La FIFA ha annunciato l'apertura di un'inchiesta nei confronti per un presunto episodio di molestie nella squadra femminile dello Zambia, eliminata nella fase a gironi dei Mondiali in corso in Australia e Nuova Zelanda. Stando a diversi media, al centro dell'indagine ci sarebbe l'allenatore della squadra, Bruce Mwape, che avrebbe toccato il seno di una giocatrice dopo un allenamento precedente l'incontro con la Costa Rica.
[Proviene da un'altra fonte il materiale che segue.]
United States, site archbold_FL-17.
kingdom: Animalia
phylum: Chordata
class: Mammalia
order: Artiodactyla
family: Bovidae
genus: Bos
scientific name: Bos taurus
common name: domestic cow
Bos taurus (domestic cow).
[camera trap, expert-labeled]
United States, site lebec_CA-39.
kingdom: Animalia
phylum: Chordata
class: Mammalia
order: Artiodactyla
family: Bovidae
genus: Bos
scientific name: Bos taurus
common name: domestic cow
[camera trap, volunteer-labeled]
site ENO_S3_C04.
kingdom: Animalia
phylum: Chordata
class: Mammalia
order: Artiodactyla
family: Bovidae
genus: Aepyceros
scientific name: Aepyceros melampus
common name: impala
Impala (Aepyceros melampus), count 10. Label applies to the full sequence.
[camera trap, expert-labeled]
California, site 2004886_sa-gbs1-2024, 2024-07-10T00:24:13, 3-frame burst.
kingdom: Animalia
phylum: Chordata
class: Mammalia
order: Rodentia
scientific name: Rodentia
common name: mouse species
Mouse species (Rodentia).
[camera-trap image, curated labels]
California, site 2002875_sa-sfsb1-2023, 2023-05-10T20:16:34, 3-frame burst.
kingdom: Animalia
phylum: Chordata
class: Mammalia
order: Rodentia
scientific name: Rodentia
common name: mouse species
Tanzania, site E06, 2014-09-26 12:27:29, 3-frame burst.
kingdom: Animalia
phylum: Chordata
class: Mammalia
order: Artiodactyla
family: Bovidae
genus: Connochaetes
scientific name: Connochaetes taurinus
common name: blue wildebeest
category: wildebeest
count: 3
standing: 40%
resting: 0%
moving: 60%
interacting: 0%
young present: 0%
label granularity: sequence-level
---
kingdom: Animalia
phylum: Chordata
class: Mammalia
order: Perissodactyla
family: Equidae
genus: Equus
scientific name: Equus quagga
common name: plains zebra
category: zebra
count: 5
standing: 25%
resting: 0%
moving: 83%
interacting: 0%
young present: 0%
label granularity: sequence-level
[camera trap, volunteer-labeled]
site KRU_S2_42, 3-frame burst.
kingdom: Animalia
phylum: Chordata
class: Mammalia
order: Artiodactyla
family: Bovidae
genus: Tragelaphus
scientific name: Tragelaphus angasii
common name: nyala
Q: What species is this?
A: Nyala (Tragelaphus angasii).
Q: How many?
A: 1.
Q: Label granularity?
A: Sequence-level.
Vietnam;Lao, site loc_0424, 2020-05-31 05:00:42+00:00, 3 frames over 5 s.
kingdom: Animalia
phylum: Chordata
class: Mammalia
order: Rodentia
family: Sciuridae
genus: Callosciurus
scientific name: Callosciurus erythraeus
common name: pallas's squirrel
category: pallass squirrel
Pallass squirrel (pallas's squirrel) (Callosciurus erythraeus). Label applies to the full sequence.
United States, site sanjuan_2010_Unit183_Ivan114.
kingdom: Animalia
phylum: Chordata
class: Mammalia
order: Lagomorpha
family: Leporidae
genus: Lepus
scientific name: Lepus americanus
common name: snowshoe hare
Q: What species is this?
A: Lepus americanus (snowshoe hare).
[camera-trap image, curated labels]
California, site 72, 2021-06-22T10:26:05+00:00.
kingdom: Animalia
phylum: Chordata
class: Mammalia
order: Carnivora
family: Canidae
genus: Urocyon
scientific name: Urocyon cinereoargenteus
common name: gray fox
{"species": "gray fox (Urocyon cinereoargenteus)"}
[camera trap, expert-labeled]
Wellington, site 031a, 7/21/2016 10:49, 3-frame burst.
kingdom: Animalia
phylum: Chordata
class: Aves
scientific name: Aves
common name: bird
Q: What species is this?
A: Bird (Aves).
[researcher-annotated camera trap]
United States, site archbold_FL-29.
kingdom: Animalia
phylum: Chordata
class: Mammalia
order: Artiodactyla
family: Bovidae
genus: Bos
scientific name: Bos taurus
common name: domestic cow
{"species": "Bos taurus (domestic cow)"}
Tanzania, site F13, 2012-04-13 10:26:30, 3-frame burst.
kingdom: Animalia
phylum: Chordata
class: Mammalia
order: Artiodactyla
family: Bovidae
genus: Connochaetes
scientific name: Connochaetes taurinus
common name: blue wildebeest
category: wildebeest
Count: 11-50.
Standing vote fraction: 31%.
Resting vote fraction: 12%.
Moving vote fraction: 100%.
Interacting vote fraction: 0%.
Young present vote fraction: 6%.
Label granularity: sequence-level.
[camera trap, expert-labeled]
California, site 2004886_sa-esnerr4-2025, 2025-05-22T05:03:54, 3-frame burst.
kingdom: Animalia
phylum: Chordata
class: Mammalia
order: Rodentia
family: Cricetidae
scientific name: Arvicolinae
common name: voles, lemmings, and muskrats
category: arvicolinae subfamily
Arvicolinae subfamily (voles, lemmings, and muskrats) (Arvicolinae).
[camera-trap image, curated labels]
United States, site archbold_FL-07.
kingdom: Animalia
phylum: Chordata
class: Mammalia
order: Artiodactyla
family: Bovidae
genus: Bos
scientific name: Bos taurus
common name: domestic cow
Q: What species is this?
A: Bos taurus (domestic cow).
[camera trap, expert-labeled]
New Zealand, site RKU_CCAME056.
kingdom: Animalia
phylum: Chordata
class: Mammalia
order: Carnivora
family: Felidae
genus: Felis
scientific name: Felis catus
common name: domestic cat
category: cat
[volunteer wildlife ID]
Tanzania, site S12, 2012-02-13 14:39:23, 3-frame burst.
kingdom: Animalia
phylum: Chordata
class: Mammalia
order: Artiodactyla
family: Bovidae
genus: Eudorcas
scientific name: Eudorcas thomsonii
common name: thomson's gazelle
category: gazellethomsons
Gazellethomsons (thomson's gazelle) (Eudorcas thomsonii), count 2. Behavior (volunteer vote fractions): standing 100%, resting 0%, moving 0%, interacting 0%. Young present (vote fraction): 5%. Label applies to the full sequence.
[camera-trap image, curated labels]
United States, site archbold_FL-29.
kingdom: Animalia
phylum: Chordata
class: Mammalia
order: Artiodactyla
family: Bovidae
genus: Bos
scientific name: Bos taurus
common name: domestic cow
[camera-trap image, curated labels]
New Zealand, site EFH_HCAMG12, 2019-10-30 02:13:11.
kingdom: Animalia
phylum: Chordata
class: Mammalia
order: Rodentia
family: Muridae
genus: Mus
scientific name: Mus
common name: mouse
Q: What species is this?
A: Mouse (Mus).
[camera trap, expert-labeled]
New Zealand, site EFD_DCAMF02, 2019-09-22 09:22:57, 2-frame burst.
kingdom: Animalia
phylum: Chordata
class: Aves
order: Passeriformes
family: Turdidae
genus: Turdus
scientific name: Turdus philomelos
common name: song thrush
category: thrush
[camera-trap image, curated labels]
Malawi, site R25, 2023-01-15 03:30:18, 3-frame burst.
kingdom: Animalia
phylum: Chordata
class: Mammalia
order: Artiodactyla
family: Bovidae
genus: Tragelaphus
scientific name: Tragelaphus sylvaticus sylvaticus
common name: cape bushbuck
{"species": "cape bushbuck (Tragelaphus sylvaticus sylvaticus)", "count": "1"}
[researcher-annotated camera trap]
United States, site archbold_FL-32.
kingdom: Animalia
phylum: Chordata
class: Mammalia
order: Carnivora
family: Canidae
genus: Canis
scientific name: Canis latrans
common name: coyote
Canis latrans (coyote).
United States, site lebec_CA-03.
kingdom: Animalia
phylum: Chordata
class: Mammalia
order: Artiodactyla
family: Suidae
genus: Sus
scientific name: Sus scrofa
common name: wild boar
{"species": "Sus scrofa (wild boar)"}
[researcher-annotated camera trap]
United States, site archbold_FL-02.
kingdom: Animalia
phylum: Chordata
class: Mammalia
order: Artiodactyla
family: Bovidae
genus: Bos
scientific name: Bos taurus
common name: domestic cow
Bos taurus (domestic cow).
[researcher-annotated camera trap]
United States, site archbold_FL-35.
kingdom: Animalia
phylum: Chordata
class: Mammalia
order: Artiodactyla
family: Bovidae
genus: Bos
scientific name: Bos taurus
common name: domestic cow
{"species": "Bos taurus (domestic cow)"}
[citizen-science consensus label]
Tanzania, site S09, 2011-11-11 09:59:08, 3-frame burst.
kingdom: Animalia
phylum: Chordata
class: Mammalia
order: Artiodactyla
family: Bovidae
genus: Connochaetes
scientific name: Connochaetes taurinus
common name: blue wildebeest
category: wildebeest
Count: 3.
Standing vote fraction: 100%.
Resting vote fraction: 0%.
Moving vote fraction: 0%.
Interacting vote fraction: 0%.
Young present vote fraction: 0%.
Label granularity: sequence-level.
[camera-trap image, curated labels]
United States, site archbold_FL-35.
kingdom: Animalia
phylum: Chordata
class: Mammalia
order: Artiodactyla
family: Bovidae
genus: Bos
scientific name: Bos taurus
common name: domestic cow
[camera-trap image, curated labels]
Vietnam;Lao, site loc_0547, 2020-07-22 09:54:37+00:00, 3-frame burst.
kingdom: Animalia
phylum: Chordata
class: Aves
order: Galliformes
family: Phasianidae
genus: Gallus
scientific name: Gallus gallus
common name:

Il massimo organismo calcistico mondiale non ha fornito ulteriori dettagli, limitandosi ad affermare che prende sul serio "ogni accusa di comportamento fuori luogo" e ha creato "una procedura chiara affinché chiunque possa segnalarne".
Dal canto suo, la polizia neozelandese dice di non aver ricevuto alcuna denuncia, pur essendo informata del fatto. "Dopo una prima inchiesta, nessuna misura è stata adottata", precisa.
Si dice infine "sorpresa" la federazione calcistica zambiana, la quale ricorda che a tutti gli allenamenti era presente una squadra televisiva. Non sarebbero però le prime accuse nei confronti di Mwape, nominato nel 2018: era già stato confrontato a un'indagine per presunte aggressioni sessuali. Se dovesse risultare colpevole, rischierebbe una sospensione a vita.